**TASK OBJECTIVE**
Reproduce the following data verbatim, from the line with "How much distance divides the" up to and including the line with "5.86 metres".

**THE RECORDS**
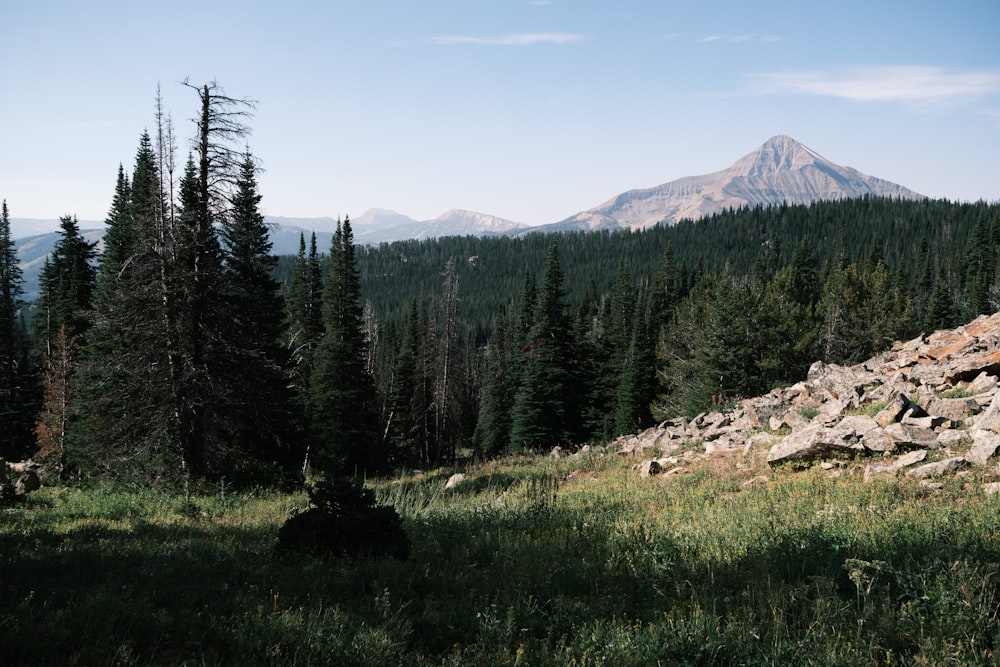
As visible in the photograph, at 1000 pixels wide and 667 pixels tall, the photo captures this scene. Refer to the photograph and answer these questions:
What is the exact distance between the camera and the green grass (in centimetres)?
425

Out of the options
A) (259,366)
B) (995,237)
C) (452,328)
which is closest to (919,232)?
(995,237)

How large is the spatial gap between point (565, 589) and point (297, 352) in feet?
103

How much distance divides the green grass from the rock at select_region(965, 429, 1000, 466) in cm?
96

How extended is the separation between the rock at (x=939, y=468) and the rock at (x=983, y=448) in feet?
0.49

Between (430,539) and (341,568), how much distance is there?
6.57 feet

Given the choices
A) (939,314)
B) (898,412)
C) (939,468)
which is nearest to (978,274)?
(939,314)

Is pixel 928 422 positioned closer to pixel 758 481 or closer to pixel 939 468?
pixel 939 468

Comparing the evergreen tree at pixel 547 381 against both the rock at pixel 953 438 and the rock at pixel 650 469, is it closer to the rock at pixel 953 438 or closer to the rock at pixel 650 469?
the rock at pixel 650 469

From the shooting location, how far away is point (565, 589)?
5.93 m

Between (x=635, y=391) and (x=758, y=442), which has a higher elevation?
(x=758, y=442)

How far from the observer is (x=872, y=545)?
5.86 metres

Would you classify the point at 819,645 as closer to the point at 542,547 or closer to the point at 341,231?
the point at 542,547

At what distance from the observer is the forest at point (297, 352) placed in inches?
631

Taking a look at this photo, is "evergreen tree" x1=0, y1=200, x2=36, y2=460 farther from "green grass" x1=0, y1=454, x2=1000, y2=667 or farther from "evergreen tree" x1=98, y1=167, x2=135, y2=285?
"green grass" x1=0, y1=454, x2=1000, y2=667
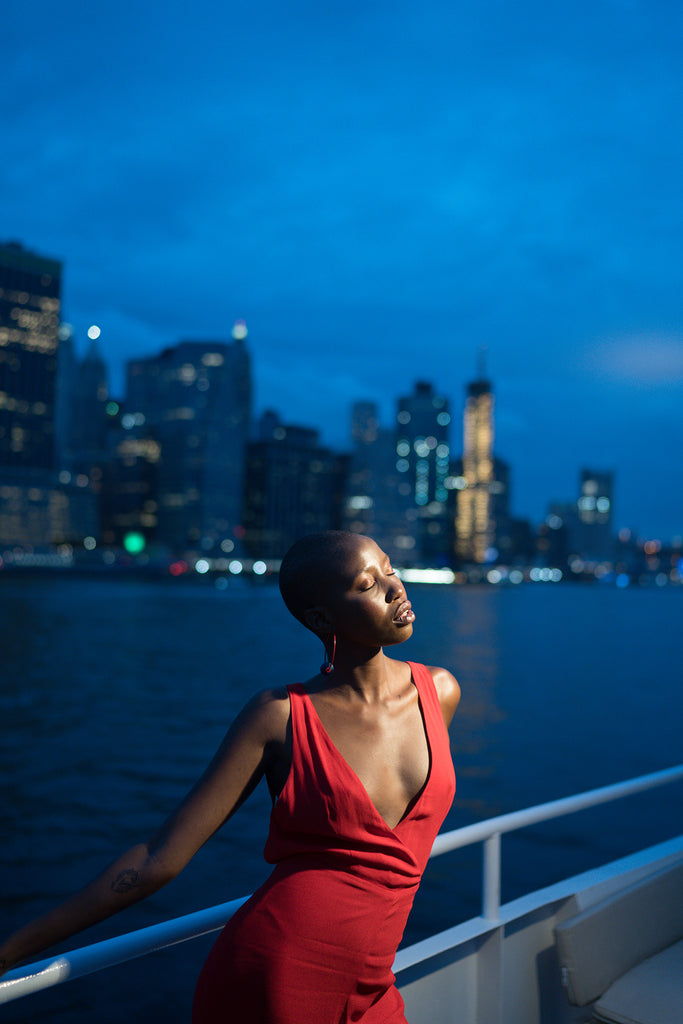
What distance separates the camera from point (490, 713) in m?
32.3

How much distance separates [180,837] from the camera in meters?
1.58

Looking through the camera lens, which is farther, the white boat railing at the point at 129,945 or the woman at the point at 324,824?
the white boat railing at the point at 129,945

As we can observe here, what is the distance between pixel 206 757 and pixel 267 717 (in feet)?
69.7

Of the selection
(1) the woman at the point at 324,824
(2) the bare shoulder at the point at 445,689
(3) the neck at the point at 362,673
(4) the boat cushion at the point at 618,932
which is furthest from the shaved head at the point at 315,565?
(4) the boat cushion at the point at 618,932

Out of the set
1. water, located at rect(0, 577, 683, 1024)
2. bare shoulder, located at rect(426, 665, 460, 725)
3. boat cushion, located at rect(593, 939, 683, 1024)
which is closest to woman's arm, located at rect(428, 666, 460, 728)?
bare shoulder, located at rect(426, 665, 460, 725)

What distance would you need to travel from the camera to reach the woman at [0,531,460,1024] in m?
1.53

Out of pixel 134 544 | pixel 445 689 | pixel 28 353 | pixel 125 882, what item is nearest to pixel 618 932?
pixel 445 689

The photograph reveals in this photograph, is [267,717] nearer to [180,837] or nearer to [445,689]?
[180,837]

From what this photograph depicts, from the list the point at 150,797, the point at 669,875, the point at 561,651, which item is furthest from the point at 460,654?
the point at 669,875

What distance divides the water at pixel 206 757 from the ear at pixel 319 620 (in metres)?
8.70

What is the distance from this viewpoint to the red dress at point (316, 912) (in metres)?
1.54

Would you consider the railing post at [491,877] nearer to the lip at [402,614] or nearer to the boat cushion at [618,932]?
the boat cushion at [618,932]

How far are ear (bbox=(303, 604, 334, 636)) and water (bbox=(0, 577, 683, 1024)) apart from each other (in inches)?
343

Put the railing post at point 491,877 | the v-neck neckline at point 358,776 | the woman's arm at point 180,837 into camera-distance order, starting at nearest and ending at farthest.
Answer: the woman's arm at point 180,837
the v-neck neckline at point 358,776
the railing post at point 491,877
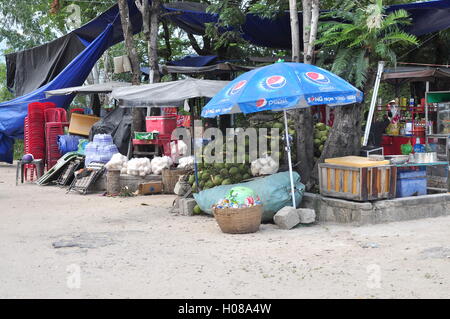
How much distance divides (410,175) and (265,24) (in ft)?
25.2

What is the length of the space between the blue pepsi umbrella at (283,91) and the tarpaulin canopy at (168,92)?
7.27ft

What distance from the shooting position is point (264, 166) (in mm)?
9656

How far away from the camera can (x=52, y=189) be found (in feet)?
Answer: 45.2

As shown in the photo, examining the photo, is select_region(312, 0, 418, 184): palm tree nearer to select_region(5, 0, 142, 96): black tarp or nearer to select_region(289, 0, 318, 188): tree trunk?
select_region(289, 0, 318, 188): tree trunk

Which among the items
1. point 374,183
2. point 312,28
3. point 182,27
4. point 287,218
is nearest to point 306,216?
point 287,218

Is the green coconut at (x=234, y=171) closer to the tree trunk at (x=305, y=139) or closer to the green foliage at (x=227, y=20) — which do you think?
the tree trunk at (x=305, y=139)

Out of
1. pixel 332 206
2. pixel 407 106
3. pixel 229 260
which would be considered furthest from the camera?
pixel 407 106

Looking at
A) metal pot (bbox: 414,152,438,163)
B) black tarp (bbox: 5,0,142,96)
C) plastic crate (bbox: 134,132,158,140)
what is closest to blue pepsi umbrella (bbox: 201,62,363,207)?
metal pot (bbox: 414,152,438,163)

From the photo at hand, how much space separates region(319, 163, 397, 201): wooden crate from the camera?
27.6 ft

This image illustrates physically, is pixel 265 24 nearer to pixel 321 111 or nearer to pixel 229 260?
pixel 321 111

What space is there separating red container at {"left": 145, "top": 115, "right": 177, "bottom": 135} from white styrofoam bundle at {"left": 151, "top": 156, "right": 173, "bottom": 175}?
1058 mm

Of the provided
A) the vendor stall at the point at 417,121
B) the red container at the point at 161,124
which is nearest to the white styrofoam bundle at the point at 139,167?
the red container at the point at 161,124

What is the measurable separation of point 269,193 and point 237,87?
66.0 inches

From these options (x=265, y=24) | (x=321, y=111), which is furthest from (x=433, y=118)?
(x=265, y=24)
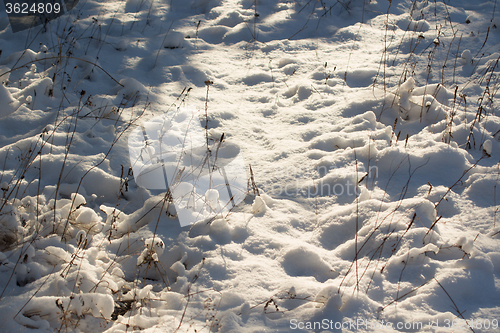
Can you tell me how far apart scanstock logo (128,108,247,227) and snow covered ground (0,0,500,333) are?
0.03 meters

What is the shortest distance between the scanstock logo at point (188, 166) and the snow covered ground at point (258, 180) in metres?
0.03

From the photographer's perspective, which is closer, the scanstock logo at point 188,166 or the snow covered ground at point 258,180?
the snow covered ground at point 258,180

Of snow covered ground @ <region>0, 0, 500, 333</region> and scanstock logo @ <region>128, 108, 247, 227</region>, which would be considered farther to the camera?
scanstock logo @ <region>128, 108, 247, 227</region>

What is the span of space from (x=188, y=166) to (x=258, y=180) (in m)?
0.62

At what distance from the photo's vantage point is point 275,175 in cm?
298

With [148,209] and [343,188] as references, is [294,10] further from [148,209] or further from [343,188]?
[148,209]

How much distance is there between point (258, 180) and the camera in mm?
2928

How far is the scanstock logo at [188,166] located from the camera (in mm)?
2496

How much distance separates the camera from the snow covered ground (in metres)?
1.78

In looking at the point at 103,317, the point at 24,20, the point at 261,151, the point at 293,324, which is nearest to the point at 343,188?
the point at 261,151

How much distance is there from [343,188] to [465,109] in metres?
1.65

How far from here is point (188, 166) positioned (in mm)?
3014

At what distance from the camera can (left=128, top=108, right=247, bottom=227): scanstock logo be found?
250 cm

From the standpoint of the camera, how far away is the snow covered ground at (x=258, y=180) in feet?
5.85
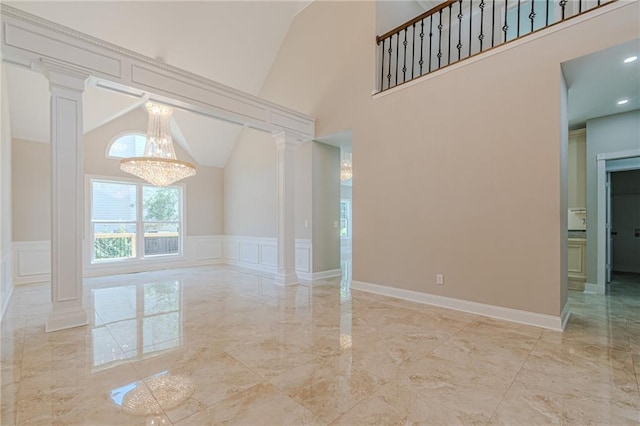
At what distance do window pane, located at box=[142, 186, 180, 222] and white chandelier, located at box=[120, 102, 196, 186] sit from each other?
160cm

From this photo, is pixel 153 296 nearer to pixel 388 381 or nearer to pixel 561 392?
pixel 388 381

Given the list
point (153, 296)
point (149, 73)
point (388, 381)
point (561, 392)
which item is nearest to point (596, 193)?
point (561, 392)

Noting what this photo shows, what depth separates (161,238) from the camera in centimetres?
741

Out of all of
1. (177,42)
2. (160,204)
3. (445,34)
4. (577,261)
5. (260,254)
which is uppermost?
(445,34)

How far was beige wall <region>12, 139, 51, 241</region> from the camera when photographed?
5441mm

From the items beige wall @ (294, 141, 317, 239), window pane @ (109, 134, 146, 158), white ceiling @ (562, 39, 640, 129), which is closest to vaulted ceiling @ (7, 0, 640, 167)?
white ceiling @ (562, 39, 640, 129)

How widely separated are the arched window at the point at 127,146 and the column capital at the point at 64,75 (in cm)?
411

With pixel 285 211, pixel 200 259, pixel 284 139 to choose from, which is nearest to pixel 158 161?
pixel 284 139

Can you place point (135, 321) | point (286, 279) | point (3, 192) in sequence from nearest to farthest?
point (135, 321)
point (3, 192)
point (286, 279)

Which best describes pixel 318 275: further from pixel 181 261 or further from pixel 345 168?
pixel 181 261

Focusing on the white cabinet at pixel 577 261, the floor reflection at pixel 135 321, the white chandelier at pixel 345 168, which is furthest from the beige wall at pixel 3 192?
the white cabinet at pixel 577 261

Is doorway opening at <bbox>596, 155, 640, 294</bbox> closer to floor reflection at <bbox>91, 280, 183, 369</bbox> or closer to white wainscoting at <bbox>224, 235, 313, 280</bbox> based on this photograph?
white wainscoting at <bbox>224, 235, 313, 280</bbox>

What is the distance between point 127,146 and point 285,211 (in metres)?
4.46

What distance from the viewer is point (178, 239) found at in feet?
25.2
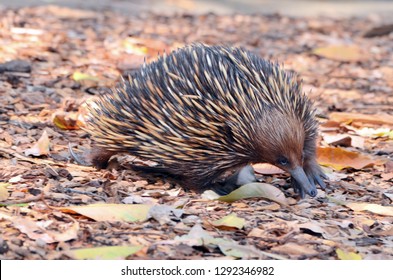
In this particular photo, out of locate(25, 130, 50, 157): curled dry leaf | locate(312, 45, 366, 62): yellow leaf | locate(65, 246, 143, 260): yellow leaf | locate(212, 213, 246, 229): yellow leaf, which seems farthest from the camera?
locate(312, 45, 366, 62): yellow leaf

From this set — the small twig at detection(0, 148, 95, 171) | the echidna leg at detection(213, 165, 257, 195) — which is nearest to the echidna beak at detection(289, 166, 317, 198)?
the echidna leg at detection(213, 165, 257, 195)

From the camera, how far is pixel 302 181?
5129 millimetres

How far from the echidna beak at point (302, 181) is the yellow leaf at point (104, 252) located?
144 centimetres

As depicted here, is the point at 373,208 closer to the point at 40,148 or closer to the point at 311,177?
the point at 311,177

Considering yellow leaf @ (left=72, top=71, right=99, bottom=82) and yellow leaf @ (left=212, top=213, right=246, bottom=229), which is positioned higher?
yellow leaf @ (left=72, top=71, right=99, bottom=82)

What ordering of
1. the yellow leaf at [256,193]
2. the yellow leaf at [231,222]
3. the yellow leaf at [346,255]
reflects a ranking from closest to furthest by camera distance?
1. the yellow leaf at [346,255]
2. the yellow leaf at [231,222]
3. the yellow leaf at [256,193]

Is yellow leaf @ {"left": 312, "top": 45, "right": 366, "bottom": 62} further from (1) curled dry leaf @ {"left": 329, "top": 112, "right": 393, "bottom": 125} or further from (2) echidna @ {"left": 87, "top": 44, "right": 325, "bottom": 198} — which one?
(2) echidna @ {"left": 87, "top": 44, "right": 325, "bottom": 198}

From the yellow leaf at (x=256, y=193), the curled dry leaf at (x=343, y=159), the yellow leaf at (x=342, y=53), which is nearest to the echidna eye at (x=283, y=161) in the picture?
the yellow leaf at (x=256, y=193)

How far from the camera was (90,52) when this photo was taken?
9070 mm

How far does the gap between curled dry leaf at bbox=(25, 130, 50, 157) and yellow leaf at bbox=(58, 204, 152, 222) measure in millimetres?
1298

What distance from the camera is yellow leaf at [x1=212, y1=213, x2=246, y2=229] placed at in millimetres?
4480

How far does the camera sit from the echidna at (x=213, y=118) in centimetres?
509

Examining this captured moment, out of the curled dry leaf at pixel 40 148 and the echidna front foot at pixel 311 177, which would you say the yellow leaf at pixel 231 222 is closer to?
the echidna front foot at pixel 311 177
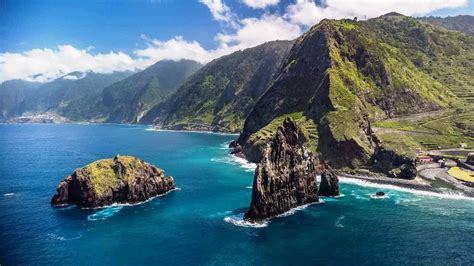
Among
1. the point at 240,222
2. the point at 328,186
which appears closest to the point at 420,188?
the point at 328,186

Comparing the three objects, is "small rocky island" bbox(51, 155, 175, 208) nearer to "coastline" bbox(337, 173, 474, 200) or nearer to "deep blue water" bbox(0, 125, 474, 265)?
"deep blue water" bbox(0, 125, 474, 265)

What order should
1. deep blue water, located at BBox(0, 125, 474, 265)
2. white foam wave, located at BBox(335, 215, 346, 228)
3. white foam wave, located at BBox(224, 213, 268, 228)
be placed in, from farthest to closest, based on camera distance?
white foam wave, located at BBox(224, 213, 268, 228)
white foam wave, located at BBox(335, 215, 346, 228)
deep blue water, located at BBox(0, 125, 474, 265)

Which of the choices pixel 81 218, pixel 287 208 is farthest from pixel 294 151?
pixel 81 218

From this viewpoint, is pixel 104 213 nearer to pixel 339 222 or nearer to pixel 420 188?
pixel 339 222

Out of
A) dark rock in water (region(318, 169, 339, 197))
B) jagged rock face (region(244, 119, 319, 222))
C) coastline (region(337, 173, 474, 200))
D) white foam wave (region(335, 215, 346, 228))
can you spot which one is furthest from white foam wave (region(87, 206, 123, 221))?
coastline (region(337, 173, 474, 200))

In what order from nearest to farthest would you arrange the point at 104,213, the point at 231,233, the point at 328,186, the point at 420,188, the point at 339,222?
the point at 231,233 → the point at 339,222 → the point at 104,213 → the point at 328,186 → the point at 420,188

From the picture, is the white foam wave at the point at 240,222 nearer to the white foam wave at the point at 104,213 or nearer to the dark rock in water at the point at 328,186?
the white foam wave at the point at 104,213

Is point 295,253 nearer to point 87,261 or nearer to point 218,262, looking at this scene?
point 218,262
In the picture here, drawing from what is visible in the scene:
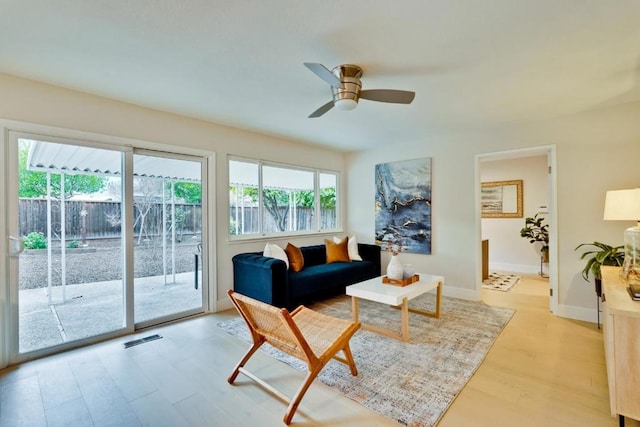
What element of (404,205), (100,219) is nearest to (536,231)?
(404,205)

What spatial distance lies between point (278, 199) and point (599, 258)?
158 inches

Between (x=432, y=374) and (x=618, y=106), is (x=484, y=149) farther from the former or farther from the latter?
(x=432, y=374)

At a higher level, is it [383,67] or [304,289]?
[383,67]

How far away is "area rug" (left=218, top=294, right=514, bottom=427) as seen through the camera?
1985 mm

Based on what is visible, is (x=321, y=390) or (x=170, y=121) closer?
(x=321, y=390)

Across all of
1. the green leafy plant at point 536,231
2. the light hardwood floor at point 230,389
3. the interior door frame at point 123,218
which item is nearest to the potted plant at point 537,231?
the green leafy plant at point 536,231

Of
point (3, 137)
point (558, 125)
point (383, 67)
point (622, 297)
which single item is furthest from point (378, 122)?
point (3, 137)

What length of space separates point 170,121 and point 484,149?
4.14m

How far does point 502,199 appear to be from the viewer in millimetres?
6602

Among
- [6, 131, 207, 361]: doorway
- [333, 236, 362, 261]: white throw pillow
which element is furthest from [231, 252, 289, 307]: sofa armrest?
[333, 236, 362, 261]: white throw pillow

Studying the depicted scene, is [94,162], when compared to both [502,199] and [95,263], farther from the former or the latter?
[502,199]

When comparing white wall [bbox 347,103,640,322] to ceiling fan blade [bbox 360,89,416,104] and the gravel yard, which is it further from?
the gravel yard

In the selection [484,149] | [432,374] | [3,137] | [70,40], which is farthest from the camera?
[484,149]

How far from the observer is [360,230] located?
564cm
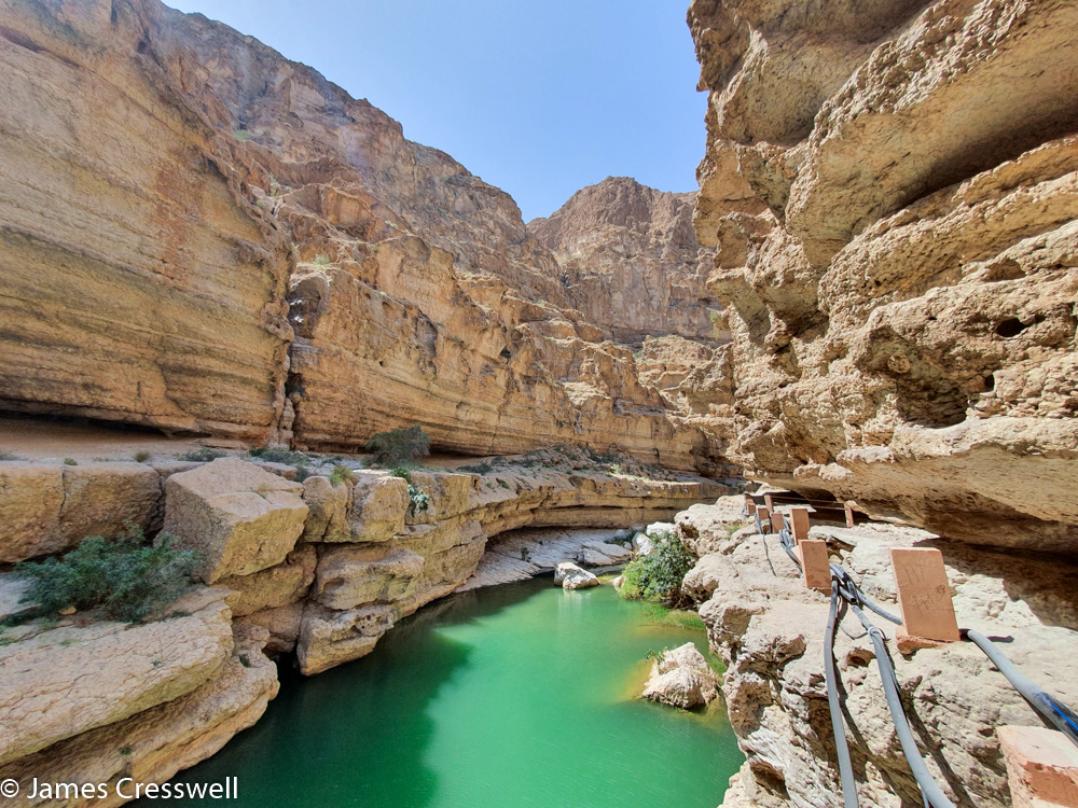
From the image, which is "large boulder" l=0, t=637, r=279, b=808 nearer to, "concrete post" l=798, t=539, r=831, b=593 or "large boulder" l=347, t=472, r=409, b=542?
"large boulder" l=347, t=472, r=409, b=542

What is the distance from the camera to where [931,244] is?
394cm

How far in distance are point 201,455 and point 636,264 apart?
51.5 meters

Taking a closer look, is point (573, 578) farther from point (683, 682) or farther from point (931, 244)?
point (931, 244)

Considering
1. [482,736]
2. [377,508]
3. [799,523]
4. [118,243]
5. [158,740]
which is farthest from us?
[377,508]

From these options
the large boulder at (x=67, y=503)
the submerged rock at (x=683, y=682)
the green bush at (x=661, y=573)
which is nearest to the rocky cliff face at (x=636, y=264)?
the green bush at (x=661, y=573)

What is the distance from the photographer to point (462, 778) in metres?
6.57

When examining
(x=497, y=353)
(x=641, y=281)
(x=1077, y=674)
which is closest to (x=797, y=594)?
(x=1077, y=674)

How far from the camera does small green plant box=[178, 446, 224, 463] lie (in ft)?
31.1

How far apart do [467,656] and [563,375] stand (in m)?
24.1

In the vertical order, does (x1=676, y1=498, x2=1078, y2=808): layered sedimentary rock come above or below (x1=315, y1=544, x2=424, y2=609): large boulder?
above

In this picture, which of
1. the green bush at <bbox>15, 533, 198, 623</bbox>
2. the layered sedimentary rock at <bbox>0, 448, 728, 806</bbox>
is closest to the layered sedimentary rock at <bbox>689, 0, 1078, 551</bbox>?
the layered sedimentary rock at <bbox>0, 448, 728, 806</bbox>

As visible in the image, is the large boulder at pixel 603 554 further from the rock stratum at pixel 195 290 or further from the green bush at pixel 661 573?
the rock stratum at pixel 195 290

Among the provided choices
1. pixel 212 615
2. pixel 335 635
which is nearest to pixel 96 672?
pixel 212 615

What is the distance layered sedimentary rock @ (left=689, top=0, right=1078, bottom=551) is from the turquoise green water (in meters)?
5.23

**EXERCISE SOLUTION**
How much distance divides the green grass from the rock at select_region(965, 429, 1000, 466) in cm?
96

How extended is the separation between the rock at (x=939, y=468) and the rock at (x=983, y=448) in feet?
0.49

Between (430,539) and (341,568), how much distance is there?
6.57 feet

Given the choices
A) (939,314)
B) (898,412)
C) (939,468)
which is nearest to (978,274)?
(939,314)

Is pixel 928 422 positioned closer to pixel 758 481 or closer to pixel 939 468?
pixel 939 468

Comparing the evergreen tree at pixel 547 381 against both the rock at pixel 953 438 and the rock at pixel 650 469, is it closer to the rock at pixel 953 438 or closer to the rock at pixel 650 469?
the rock at pixel 650 469

From the shooting location, how far away is point (565, 589)?
5.93 m

Between (x=635, y=391) and (x=758, y=442), which has a higher elevation?
(x=758, y=442)

How far from the observer is (x=872, y=545)?
5.86 metres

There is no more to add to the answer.